### Tasks for this exercise
**A)** In the forum thread, at which university did the writer who completed the HSC in 2014 first start, and for how long?
**B)** Using the forum thread, explain in one to three sentences why the final reply urges the unhappy student to tell the family about the doubts over university.
**C)** Carry on the forum thread from the point where it stops.

### Reading text
━━━━

Yeah, I think you are right here Sticky. Why am I worrying about what he thinks? Because I know he will try to make me feel bad, but why does that matter? He makes me feel bad anyway. She sees potential in me, and it's nice, so why I am second guessing myself about someone who constantly puts me down? Sorry, I needed to write this so I could believe it myself
 
Yeah, I think you are right here Sticky. Why am I worrying about what he thinks? Because I know he will try to make me feel bad, but why does that matter? He makes me feel bad anyway. She sees potential in me, and it's nice, so why I am second guessing myself about someone who constantly puts me down? Sorry, I needed to write this so I could believe it myself

...I'm so happy that you are saying that... as I say delcan... go for it!... he wouldn't give two hoots if he got it over you no matter how much of a 'friend' he may be... besides... if he rubbed it in your face because he got it over you then you would be kicking yourself for being so nice and gracious about it wouldn't you?... never lose belief in yourself delcan... your heart... your mind and your soul is the strongest power in the world... use it for your own benefit whenever you can... go for it you good thing!... cheers.
 
Yeah, I think you are right here Sticky. Why am I worrying about what he thinks? Because I know he will try to make me feel bad, but why does that matter? He makes me feel bad anyway. She sees potential in me, and it's nice, so why I am second guessing myself about someone who constantly puts me down? Sorry, I needed to write this so I could believe it myself
Take it gurl! Don't give a shit about him and deal with him as is necessary. Congrats!
 
This is a rare occurance but I am in serious need of some advice here. So in 2014 I conpleted my HSC, applied to study something around TV Production at bunch of different universities and got offers from three. I accepted and started uni at Bond University on the Gold Coast for three days and hated the whole thing! I then dropped-out when I got my other offers and am now at the Univesity of Canberra and so far I am not liking it wi ther!

I think my problem is that I'm not ready to study again as I have no motivation nor desire to. I honestly feel like I just want a simple job for a while where I am just there during the day, off for the weekend or have a long weekend, than have nothing to do study wise. I would be doing this at home which is about 2 hours from Canberra and 14 from Queensland. At UC I can still go home after a couple of days but I would rather be there all the time (I am staying with my older brother).

I don't know what to do. I want to drop-out here as well but I can't defer if I decide to come back next year therefore I have to leave and reapply. Also, I don't want to disappoint my family! Please help, they don't know that I am not happy yet as I don't know how they will react. :cry: :cry: :cry: :cry:
 
...please feel free to tell me to butt out if you wish to SepiaBird... I believe that you should discuss it with your family whether they have a good or bad reaction to it either way... they have your interests at heart regardless of your difficulty with this at the moment.. don't sell them too short by withholding your indecision from them... if anything... they may completely understand and offer you a good solution to it all in the end...

...don't forget... they were your age at one stage... they may have gone through the exact same thing that is happening to you now and offer you a solution from their experiences that may surprise you!... being completely open with them will most likely endear you to them even more in your hour of need... just my thoughts anyway my friend... as I said... feel free to tell me to mind my own beeswax... I won't be offend lol!... cheers.

━━━━

Records of questions about scenes:
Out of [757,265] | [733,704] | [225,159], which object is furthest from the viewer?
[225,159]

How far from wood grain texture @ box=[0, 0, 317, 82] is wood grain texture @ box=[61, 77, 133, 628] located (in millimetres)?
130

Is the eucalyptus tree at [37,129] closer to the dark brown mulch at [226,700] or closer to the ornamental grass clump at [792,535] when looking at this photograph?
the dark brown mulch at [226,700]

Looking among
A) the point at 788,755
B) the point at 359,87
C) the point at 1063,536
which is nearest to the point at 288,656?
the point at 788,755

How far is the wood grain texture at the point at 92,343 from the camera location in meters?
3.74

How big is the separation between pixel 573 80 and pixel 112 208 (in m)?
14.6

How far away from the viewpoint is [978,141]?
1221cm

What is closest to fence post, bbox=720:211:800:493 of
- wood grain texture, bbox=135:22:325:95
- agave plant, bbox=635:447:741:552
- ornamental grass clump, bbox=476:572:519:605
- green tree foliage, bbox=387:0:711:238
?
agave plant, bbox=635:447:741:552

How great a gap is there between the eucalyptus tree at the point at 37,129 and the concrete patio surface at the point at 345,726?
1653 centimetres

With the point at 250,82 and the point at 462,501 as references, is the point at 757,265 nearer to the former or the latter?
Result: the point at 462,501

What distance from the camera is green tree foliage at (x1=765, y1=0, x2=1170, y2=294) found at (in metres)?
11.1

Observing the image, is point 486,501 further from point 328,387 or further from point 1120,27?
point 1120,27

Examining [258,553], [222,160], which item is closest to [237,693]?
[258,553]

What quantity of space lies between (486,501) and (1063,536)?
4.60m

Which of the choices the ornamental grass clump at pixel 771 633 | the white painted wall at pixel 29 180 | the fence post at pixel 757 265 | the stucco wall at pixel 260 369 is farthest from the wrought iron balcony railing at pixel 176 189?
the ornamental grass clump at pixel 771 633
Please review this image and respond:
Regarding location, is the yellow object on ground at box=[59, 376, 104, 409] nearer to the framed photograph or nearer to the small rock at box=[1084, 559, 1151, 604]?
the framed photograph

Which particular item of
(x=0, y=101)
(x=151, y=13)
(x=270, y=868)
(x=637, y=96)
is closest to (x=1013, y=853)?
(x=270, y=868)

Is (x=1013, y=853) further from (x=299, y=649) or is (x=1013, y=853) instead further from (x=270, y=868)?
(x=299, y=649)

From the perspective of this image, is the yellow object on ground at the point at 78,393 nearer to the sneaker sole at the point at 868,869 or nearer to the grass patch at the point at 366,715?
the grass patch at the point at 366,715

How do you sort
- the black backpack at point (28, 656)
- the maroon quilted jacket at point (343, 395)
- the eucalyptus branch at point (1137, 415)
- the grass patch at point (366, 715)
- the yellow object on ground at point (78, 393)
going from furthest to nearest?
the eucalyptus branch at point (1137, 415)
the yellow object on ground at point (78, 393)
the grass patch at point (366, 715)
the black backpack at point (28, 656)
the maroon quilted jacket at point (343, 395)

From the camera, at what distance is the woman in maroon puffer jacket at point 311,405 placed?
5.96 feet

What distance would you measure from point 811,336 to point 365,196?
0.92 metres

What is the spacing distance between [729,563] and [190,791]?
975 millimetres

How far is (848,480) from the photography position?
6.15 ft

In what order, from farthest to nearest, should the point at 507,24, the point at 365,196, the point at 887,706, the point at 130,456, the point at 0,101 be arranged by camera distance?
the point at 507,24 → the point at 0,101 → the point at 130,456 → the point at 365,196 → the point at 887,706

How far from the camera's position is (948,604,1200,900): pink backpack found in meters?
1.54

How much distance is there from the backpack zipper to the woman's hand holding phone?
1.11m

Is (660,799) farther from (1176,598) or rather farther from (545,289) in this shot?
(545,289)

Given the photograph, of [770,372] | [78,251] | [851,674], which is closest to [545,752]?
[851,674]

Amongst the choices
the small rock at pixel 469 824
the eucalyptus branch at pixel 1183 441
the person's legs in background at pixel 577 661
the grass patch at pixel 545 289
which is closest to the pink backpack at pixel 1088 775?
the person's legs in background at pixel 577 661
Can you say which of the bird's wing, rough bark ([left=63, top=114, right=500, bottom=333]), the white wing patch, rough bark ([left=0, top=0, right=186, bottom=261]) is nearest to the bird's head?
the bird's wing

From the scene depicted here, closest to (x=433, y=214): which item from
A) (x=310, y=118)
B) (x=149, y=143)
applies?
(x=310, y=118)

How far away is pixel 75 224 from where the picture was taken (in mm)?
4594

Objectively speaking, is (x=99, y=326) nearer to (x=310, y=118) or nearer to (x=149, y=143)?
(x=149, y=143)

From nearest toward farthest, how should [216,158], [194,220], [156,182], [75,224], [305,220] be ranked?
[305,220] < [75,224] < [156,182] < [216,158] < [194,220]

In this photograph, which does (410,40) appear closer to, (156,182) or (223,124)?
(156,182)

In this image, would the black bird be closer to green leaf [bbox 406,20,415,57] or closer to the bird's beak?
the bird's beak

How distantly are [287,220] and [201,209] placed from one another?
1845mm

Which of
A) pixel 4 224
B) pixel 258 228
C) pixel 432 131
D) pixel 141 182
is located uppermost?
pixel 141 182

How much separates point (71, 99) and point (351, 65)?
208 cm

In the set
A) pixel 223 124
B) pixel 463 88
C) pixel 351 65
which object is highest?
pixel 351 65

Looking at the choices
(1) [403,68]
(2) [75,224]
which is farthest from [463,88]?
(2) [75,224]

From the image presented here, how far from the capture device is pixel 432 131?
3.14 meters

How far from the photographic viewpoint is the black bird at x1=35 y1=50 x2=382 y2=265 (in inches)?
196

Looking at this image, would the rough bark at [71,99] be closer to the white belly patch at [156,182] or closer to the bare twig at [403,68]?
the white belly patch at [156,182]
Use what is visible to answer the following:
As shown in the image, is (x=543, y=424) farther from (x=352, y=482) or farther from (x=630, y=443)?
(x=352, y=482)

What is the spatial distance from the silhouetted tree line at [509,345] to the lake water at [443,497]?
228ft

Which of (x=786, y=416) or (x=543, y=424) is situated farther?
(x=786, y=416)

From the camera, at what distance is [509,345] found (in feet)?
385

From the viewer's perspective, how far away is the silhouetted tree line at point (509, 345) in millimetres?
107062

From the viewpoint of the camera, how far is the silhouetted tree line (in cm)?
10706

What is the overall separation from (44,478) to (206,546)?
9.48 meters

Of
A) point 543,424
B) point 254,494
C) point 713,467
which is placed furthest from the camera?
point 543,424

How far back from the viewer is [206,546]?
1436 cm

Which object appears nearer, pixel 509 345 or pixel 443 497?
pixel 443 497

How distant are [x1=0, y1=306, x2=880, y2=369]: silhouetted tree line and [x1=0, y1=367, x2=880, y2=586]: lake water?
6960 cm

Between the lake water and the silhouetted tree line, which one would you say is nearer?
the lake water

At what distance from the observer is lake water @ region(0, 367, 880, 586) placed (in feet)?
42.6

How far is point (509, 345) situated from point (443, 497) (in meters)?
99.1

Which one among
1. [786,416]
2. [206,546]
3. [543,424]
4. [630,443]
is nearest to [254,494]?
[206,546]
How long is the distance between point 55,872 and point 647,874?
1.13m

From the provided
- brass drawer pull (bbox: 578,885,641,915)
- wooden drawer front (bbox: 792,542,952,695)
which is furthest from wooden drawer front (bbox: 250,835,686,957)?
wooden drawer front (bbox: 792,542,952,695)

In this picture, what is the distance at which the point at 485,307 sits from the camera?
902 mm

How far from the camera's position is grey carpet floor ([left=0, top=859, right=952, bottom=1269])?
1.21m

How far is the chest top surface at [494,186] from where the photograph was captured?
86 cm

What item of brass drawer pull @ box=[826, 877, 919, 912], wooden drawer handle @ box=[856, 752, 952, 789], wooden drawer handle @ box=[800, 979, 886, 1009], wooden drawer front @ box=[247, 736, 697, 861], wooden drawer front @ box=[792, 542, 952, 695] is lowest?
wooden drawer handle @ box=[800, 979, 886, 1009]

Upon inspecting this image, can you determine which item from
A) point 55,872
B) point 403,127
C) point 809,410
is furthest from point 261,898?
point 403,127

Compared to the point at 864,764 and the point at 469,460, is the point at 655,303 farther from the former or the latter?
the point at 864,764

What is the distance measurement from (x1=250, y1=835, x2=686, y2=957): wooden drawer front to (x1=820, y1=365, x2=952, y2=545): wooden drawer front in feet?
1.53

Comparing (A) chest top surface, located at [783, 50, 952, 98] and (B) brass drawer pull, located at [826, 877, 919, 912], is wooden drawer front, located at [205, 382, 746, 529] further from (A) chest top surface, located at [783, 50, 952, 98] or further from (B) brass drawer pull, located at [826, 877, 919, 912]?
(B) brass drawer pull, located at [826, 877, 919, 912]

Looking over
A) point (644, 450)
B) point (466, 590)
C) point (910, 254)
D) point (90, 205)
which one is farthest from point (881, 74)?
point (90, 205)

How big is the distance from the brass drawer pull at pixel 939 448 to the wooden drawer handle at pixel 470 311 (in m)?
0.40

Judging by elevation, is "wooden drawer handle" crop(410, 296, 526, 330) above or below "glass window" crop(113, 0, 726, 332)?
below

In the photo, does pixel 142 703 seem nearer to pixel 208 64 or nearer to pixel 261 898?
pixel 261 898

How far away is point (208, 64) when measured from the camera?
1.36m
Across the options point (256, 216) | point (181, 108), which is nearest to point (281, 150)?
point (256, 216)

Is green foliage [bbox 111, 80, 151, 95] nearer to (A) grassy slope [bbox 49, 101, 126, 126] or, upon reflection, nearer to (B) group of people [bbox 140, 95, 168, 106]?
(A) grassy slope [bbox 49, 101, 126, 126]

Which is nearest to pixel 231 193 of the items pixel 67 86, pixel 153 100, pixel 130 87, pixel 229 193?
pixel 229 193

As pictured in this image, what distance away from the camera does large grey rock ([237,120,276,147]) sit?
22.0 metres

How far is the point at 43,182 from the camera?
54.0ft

━━━━

### Final results
**A)** Bond University on the Gold Coast, for three days.

**B)** The reply says the family has the student's interests at heart and may fully understand and offer a good solution. They were once the same age and may have gone through the same thing, so they could suggest a solution from their own experience. Being completely open with them will most likely endear the student to them even more.

**C)**
 
No you are absolutely welcome! :) I was just writing a reply when my mum rang so I just told her straight-up that I wanted to defer. She seemed ok with it. She told me to give it a while but I'm positive that I don't want to be there right now.

The problem is that I know that I can't defer. I know that the only option I have is to drop-out and reapply when I'm ready. I just don't know how to tell them that. I know it seems simple but I've always been someone who wanted to start uni straight away and was always against a gap year but I really do think I need it.
 
This is a rare occurance but I am in serious need of some advice here. So in 2014 I conpleted my HSC, applied to study something around TV Production at bunch of different universities and got offers from three. I accepted and started uni at Bond University on the Gold Coast for three days and hated the whole thing! I then dropped-out when I got my other offers and am now at the Univesity of Canberra and so far I am not liking it wi ther!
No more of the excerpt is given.